Chi ha paura dei Rolling Stones?
LETTERATURA
Un nuovo volume edito da Arcana ripercorre eccessi e successi della
storica band britannica, soffermandosi sull'ostracismo subito dal
gruppo in Italia, negli anni Sessanta e
Settanta.
Quella tra Beatles e Rolling Stones è
senza alcun dubbio la più grande rivalità mediatica della storia
della musica. Una rivalità, in realtà, studiata a tavolino dalle
case discografiche che delle due band coordinavano il successo. Fu in
particolare il manager degli Stones, Andrew Loog Oldham, a presentare
al mondo Mick Jagger e compagnia, adottando una strategia di
comunicazione legata proprio al loro aspetto trasandato e sconcio.
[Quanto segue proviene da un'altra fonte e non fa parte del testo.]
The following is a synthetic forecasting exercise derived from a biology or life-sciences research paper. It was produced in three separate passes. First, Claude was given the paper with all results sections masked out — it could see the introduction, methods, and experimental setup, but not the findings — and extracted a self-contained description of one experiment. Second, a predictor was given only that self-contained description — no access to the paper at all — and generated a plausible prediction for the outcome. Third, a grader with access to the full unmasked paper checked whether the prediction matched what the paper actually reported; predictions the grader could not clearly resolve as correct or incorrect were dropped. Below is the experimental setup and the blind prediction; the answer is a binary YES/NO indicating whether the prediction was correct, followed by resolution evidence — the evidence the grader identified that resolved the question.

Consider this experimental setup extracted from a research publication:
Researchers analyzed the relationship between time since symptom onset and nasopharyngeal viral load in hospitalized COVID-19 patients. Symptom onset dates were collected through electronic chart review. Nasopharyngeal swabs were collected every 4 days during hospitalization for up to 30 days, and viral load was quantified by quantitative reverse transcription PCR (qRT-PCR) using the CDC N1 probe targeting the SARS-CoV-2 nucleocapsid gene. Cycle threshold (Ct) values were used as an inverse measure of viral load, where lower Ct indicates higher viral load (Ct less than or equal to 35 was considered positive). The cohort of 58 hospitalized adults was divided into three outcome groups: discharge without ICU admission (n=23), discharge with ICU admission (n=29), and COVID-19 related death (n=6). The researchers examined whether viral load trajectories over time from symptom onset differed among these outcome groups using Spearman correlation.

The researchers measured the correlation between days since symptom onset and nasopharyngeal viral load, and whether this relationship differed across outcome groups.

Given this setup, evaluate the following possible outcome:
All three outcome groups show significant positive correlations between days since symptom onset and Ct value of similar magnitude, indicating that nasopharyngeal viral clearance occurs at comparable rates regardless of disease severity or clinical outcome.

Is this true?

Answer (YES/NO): NO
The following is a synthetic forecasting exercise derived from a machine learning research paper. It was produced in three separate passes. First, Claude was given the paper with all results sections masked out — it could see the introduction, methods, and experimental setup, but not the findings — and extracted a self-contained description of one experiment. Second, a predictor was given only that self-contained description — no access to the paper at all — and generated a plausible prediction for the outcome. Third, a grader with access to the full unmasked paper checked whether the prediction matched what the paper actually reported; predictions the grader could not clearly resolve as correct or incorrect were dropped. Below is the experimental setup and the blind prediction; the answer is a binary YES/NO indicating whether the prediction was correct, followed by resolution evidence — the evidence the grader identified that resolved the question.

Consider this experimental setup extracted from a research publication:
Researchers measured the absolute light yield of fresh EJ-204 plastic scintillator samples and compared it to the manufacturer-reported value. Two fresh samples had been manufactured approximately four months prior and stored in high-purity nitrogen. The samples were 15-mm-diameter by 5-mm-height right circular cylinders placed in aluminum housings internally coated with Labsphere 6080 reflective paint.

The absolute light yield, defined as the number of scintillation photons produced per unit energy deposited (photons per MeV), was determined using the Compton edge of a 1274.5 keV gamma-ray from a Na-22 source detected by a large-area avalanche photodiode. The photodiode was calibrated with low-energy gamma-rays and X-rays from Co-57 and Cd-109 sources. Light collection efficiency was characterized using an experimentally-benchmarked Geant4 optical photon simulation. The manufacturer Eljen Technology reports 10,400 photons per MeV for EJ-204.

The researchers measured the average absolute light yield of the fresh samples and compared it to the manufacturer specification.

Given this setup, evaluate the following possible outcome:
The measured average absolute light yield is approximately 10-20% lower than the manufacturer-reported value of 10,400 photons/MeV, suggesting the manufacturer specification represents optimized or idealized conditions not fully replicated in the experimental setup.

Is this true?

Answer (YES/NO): YES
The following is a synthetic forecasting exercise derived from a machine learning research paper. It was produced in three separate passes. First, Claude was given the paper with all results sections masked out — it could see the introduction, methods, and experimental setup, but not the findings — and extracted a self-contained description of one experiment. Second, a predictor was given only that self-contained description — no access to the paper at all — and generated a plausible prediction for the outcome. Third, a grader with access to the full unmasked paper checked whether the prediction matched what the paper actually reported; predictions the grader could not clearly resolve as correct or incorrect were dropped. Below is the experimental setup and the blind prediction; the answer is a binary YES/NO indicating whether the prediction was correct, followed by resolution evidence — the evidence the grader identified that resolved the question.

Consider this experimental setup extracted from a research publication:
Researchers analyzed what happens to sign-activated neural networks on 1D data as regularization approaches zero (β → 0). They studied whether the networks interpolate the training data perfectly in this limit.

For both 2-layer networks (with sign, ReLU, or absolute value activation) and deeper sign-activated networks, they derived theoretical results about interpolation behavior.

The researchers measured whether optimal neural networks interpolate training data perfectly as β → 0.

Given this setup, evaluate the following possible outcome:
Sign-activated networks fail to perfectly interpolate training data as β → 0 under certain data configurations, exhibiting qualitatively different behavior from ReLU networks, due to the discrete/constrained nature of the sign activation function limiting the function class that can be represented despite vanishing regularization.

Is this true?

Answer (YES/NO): NO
Reale o costruita che fu, la
contrapposizione tra le due più grandi band della storia si è
cementificata nel corso del tempo, arrivando fino a noi generazione
dopo generazione: da una parte i Beatles – piacevolmente
rassicuranti con il loro pop e i loro capelli a caschetto –
dall'altra gli Stones – gli attori “cattivi e ribelli” di
questa eterna lotta tra il bene e il male. Un nuovo libro alza il
sipario proprio sull'atteggiamento sovversivo delle “pietre
rotolanti”, soffermandosi in particolare sull'ostracismo subito
dalla band anche nel nostro Paese.
IL ROCK AL LIMITE DEI ROLLING STONES
Autore del volume – dal titolo Chi
ha paura dei Rolling Stones? Eccessi e successi della più grande
rock’n’roll band del mondo descritti dalla stampa italiana (nell'immagine in apertura un dettaglio della copertina) –
è Alberto Pallotta, scrittore e critico cinematografico romano,
grande conoscitore del gruppo britannico. “Ho speso più soldi
per i Rolling Stones che per qualsiasi altra cosa. Un pezzetto della
chitarra di Keith Richards è anche il mio. Un po’ come Vittorio
De Sica, quando a Montecarlo indicava il palazzo del casinò e
diceva ad Alberto Sordi di essere proprietario di una parte
dell’edificio, per quanto denaro vi aveva perso alla roulette”,
scrive Pallotta nell'introduzione al libro.
Suddiviso in capitoli, ognuno dei quali
dedicato a un episodio o a un aspetto iconico relativo alla band, il
volume ripercorre le ragioni dietro la cattiva fama del gruppo: dalla
loro nascita nel 1962 nel segno di Robert Johnson e Muddy Waters, al
primo articolo apparso sulla stampa nazionale nel 1964, dai continui
scontri con la censura e con le forze dell'ordine, alle ripercussioni
che quella nomea ebbe sul pubblico italiano, generalmente
conservatore e suscettibile di fronte alle disavventure degli Stones
(culminate con l’omicidio di uno spettatore durante lo storico
concerto di Altamont).
LE PAROLE DI ALBERTO PALLOTTA
“La stagione del grande rock ha
solo sfiorato il nostro Paese, dove il pop è stato sempre più
amato e la musica dei Beatles è stata sempre ritenuta più
tranquilla e orecchiabile”, commenta l'autore all'interno del
libro, edito da Arcana. “Da noi, tanti anni fa, erano pochissimi
quelli che conoscevano l’inglese e il prodotto anglosassone, nei
suoi termini incomprensibili, metteva a disagio la massa. Erano molto
più confortanti le cover di brani famosi, tradotti, spesso, con
tutt’altro significato, nella nostra lingua. Se i Beatles erano dei
rivoluzionari, degli innovatori, gli Stones erano dei sovversivi che
attingevano dal blues. Entrambi erano frutto di
corposi movimenti generazionali, ma tra loro erano molto diversi”.
“Ne erano successe troppe perché
la loro reputazione non ne risentisse”,
continua Pallotta. “I continui arresti e guai con la
giustizia per detenzione e uso di stupefacenti, le continue canzoni
censurate, la morte del chitarrista Brian Jones, il citato episodio
di Altamont, perfino le accuse di satanismo e la scomunica da parte
di un arcivescovo”. Cosa rimane oggi di quel periodo? Tanti
interessanti articoli di giornale e la convinzione che, nonostante i
tempi siano mutati e le sonorità si siano evolute, e la voglia di
cambiare il mondo si sia tristemente placata, il rock’n’roll non
è morto. E questo i fan degli Stones lo sanno.